At the age of ten, the boy entered the Gymnasium. Already before
bar mitzvah
_, he had embarked on Greek, Latin, French, with English for preference. He had begun to carry off the prizes. Sources, both informed and uninformed, insisted that Mordecai ben Moshe was exceptionally brilliant.
"You see, Malke," the father remarked, preparing in his mind an additional, expensive prize, "our Martin is surely intended to become a man of some importance."
Because he had developed the ridiculous and distasteful habit of calling their son by a German name, his wife would pinch her eyebrows together as if suffering physical pain, although she would let it be known that, in spite of her expression of torture, she was grateful for the boy's success.
"
Ach
_," she exclaimed. "Yes," she said, and found she had a cough. "We have known from the beginning he was no fool."
How her cough continued to rack her.
"But," she was able at last to resume, "all that is by the way. I only ask that Mordecai shall be remembered as a man of faith."
So that the father's pleasure was cut by his wife's stern consistency, and in time he ceased to love, while continuing to honour. In his casual, but always amiable way, he allowed her to bear many of the burdens, because he saw she was suited to it, and she succeeded manfully, for, inside her rather delicate body, she had considerable strength of mind.
Alone with her son, she would often unbend, even after he was grown. She would become quite skittish in her private joy, with the result that the boy was sometimes ashamed for what appeared unnecessary, not to say unnatural, in one of natural dignity.
"Mordecai ben Moshe!" she would refer to him half aloud, half laughing.
To establish, as it were, an unmistakable identity.
She had the habit of forming in his presence a suggestion of ideas, sometimes in German, more often in Yiddish, and as he learnt to follow her murmur, he forged a chain out of it.
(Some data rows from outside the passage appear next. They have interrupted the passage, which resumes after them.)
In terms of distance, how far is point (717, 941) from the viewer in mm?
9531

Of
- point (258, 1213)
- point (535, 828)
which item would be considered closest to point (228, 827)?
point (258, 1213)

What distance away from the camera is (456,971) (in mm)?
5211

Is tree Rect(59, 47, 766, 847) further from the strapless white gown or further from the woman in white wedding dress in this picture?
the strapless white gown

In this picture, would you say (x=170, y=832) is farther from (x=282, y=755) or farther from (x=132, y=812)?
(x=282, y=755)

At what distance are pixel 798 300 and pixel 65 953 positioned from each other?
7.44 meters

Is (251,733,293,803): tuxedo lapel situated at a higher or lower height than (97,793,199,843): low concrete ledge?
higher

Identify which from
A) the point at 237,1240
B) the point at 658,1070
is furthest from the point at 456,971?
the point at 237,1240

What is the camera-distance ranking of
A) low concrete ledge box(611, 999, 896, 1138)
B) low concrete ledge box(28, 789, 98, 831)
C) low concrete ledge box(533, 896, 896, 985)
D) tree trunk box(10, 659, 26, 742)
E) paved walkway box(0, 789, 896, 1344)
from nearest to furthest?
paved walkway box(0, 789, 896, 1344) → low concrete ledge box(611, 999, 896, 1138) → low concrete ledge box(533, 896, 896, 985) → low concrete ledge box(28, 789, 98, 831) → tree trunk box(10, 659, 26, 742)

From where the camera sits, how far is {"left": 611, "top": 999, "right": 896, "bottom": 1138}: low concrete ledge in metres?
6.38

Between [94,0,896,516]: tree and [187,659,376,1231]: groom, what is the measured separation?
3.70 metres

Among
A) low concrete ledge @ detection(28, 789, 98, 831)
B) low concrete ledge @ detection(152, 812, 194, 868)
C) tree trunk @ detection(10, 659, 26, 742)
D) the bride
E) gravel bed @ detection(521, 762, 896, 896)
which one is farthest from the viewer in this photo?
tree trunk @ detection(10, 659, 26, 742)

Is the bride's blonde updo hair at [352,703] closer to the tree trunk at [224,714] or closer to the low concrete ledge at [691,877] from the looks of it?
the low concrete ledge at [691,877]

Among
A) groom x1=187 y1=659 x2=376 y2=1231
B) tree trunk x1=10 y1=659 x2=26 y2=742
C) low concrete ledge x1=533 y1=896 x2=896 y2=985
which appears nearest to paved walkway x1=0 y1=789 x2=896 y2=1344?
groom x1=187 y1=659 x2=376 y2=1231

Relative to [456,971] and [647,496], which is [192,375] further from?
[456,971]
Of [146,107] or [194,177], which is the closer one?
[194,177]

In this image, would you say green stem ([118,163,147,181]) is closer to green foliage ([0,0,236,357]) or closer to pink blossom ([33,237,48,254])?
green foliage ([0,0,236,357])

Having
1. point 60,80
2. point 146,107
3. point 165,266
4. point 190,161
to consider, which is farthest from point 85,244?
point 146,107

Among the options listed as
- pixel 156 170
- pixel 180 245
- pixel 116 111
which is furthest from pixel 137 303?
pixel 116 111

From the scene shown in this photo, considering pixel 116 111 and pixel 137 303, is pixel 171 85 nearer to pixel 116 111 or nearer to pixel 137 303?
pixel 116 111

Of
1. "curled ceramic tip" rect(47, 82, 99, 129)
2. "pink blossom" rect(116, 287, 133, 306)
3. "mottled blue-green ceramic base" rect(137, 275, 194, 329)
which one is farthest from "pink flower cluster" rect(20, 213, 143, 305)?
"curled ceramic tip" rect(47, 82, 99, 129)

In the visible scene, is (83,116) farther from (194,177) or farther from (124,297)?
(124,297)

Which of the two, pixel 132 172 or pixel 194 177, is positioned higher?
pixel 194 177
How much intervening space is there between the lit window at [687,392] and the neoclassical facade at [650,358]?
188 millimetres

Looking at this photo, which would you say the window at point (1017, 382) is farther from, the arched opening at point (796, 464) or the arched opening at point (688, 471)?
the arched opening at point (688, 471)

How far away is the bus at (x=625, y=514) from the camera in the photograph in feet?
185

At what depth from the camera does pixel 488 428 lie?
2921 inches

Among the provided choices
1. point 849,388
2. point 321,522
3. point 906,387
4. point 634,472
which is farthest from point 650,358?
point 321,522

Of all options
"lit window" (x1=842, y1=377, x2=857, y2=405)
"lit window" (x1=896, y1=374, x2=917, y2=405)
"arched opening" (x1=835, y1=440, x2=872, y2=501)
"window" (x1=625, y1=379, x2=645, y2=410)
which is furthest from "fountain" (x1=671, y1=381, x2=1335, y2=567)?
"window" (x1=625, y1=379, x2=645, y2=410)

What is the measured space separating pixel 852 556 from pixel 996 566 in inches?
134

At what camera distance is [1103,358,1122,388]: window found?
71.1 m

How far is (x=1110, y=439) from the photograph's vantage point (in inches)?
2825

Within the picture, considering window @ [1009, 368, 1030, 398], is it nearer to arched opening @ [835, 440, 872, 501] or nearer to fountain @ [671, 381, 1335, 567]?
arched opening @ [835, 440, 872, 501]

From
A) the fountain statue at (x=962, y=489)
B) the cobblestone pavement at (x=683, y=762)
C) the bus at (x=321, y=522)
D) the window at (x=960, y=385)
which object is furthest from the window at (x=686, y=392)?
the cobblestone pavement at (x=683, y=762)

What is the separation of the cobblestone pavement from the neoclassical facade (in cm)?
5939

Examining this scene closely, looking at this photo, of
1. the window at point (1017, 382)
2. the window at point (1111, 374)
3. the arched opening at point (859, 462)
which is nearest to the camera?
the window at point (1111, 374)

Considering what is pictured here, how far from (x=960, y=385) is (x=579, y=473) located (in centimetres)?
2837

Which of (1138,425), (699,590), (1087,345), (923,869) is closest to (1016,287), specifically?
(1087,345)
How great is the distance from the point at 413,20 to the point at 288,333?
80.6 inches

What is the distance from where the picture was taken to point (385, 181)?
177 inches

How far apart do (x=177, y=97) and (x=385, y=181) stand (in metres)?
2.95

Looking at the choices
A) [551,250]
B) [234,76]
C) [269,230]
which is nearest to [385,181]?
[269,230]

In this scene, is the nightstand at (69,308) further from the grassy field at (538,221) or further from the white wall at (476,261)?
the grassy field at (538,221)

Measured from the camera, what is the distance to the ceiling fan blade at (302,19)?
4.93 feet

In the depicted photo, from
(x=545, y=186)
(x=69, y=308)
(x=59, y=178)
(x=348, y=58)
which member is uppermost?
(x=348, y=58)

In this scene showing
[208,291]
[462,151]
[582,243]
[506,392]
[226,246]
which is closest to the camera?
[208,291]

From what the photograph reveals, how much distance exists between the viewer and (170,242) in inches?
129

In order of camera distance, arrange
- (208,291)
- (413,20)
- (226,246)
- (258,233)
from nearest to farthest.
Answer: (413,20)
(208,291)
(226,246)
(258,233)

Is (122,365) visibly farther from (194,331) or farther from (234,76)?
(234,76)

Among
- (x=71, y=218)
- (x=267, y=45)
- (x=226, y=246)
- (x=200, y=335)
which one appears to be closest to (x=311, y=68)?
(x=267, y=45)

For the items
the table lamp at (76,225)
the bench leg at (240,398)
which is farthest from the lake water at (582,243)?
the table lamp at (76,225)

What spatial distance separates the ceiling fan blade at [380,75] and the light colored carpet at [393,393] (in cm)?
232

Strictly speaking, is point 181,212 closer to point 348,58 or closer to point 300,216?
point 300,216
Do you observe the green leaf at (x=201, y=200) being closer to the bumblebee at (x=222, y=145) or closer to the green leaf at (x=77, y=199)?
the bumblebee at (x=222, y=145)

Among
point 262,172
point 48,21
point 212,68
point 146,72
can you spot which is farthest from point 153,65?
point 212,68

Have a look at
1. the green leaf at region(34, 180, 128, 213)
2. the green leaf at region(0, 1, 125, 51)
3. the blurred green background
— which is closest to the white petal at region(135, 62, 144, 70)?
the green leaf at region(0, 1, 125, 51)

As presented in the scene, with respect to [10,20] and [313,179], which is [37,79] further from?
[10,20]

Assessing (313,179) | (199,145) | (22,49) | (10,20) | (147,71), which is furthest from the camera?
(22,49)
There were many tales, too, of relatives and saints. She could become inspired. Her Seder table was the materialization of simple dogma. For the rites of the Sabbath she had a particular genius, and, watching the candles increase in light and stature as her hands coaxed, her husband was again convinced of his own genuine desire to worship.
By far the most agreeable of all the feast days observed by the family on the Holzgraben was that of Succoth, for it made the least spiritual demands on the father, or so the son began to sense. Ignoring, for some atavistic reason, the considerable triangular garden, with its smell of toadstools and damp leaves, they improvised their tabernacle beneath the lattice on the balcony. The meals could not appear too often or too soon, which they ate beneath the stars at Succoth, above the
Stadtwald
_ at Holunderthal. The symbols of citron and palm flourished happily in the father's somewhat shallow mind. Because, by now it had been made clear, the bleak heights of Atonement were not for Moshe, only the foothills of Thanksgiving. In the circumstances, the additional duty laid upon the mother was a source of embarrassment to the parents, also in time, the father suspected, to the son. On returning home from the synagogue, after the travail and exhaustion of Yom Kippur, he might pinch the boy's cheek, and look into his eyes, and wonder to which side Mordecai was going to be drawn. As his hopes conflicted with his fears, Moshe would sigh, and again, more loudly, when the first mouthful of reviving coffee passed his lips.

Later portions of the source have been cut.